Riddles in the Pool Water
The papaya incident was NOT how I wanted to start my first day at Camp Pacific, but there I was—sticky, embarrassed, and desperately trying to play it cool while smoothing pink fruit pulp off my tie-dye tank top.
"You good, new girl?"
I looked up. And up. Marcus stood there, padel racket slung over his shoulder like he owned the place. Which, judging by the way everyone kept glancing over, he basically did. His hair was that perfect messy-curl situation that probably took twenty minutes to make look accidental.
"Peachy," I said. "Literally."
He laughed. "I'm Marcus. Welcome to the pyramid."
"The what?"
"The social pyramid," he said, too casually. "Top tier's the padel players. Then the volleyball crew. Then everyone else. You're ... climbing."
I should've rolled my eyes. Should've walked away. But his smile was doing something to my brain.
"Teach me," I said. "Padel."
Three days later, I was still terrible. Marcus was patient, though. But the real mystery wasn't my backhand—it was his sister, Sasha. Everyone called her The Sphinx. She sat by the pool every morning, unreadable as a mythological riddle, sketching in a leather notebook.
"What's her deal?" I asked after Marcus destroyed me for the twentieth time.

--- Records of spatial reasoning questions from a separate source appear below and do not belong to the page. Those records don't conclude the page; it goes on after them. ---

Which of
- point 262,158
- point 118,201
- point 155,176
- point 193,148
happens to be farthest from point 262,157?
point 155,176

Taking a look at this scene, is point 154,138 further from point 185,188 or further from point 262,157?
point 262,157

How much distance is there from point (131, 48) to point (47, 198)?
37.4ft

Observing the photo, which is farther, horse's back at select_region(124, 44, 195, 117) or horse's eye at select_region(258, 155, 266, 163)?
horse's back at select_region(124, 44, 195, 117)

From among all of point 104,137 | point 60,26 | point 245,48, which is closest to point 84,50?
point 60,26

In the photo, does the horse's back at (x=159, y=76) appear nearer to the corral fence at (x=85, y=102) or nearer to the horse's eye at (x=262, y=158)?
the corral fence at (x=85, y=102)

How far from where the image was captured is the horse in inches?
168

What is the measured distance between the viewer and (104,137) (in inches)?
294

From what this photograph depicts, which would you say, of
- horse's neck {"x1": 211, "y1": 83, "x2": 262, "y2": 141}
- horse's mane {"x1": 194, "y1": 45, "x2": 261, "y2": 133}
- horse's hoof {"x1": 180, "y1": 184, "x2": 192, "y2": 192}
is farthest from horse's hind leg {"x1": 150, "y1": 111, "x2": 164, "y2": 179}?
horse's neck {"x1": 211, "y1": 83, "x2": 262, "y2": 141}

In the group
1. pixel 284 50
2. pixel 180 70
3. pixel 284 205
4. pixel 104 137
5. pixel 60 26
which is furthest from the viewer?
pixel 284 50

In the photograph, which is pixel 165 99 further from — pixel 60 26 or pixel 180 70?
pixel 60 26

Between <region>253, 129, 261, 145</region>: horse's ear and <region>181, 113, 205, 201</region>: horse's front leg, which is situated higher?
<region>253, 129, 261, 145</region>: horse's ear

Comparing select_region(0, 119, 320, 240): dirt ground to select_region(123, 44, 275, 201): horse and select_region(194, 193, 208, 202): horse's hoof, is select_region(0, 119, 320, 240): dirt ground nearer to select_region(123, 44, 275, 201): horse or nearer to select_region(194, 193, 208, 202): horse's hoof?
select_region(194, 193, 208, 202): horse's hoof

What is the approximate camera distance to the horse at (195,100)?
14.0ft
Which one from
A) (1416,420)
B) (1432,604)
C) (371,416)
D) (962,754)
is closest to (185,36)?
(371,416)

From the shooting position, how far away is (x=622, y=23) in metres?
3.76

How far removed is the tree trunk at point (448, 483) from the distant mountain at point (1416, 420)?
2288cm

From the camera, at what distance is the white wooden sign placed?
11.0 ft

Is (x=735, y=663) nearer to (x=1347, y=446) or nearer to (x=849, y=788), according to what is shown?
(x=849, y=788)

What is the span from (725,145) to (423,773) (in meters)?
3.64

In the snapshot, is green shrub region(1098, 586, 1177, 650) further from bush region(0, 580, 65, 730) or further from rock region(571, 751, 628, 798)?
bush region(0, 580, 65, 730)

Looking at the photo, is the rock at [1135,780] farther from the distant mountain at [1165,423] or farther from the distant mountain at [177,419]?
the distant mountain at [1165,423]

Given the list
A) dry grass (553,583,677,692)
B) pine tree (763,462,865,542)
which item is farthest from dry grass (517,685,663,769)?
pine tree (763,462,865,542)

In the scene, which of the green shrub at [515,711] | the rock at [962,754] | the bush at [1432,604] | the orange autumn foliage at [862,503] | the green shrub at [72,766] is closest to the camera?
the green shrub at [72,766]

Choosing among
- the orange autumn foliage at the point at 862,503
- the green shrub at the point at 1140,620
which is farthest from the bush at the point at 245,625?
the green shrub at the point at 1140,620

His face closed up. "She doesn't talk. Much."
"At all?"
"Not since ... it's complicated."
That night, I couldn't sleep. Found myself by the pool, moonlight turning the water to something silver and alive. Sasha was there. Not sketching. Just ... sitting.
"You play padel?" she asked. Her voice was rough, like she hadn't used it in weeks.
"Badly."
"Marcus thinks he's so deep." She looked at me. Really looked. "He doesn't know. About you."
"About me?"
"That you're not trying to climb anything." She flipped her notebook open. A drawing of me. Not just me—me laughing at something Marcus said, my guard completely down. "I see things."

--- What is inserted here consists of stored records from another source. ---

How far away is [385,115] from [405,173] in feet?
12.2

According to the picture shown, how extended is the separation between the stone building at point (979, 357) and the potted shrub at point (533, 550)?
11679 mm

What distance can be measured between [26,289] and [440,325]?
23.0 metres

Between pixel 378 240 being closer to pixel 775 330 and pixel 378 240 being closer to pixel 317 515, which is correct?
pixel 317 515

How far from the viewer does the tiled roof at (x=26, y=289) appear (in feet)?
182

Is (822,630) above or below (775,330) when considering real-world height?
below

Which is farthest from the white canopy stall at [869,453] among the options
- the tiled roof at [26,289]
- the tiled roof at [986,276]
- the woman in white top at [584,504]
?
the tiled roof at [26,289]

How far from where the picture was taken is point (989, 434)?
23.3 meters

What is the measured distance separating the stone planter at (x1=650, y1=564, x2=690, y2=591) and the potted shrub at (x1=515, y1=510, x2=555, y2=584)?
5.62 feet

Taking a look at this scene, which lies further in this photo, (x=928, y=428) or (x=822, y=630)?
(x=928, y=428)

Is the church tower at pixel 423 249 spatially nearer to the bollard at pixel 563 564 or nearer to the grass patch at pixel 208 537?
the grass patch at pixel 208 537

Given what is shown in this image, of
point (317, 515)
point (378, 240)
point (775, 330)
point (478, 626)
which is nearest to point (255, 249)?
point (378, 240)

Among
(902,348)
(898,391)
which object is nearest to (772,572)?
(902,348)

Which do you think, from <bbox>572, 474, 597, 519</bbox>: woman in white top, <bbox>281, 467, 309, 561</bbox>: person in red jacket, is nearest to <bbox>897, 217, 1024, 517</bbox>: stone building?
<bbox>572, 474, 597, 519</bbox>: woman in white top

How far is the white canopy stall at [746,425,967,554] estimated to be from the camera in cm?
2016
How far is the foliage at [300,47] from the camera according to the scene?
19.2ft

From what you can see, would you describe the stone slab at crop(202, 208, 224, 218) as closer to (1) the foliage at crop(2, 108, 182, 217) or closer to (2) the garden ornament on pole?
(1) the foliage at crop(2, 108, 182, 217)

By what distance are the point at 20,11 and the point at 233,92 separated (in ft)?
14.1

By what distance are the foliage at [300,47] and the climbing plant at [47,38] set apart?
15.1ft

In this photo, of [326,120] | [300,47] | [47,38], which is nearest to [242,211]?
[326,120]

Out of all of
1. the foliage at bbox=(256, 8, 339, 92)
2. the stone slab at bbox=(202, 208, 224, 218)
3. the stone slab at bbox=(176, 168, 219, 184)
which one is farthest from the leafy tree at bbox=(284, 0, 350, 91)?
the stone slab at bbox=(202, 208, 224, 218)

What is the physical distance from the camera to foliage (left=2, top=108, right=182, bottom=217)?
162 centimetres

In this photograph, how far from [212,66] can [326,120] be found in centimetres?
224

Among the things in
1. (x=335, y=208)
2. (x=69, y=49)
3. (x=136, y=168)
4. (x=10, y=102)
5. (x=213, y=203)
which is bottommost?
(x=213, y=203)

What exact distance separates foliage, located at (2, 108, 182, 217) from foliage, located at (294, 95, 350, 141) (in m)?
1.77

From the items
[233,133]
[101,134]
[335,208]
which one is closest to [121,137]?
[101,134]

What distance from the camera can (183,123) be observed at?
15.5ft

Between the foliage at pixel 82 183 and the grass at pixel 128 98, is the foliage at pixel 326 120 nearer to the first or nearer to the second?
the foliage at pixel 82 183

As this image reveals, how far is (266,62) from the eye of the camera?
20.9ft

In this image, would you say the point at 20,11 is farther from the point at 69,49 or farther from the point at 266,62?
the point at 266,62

The papaya stain was still faintly visible on my shirt. A reminder that maybe awkward wasn't the worst thing to be.
"Teach me to play padel?" I asked her.
Sasha smiled. It transformed her face. "First lesson: you don't play to win. You play because the racket feels right in your hand."
By the end of camp, I still couldn't beat Marcus. But I had something better—a Sphinx who finally spoke, a papaya stain that became a inside joke, and the realization that some pyramids are meant to be climbed, while others are meant to be dismantled from the inside out.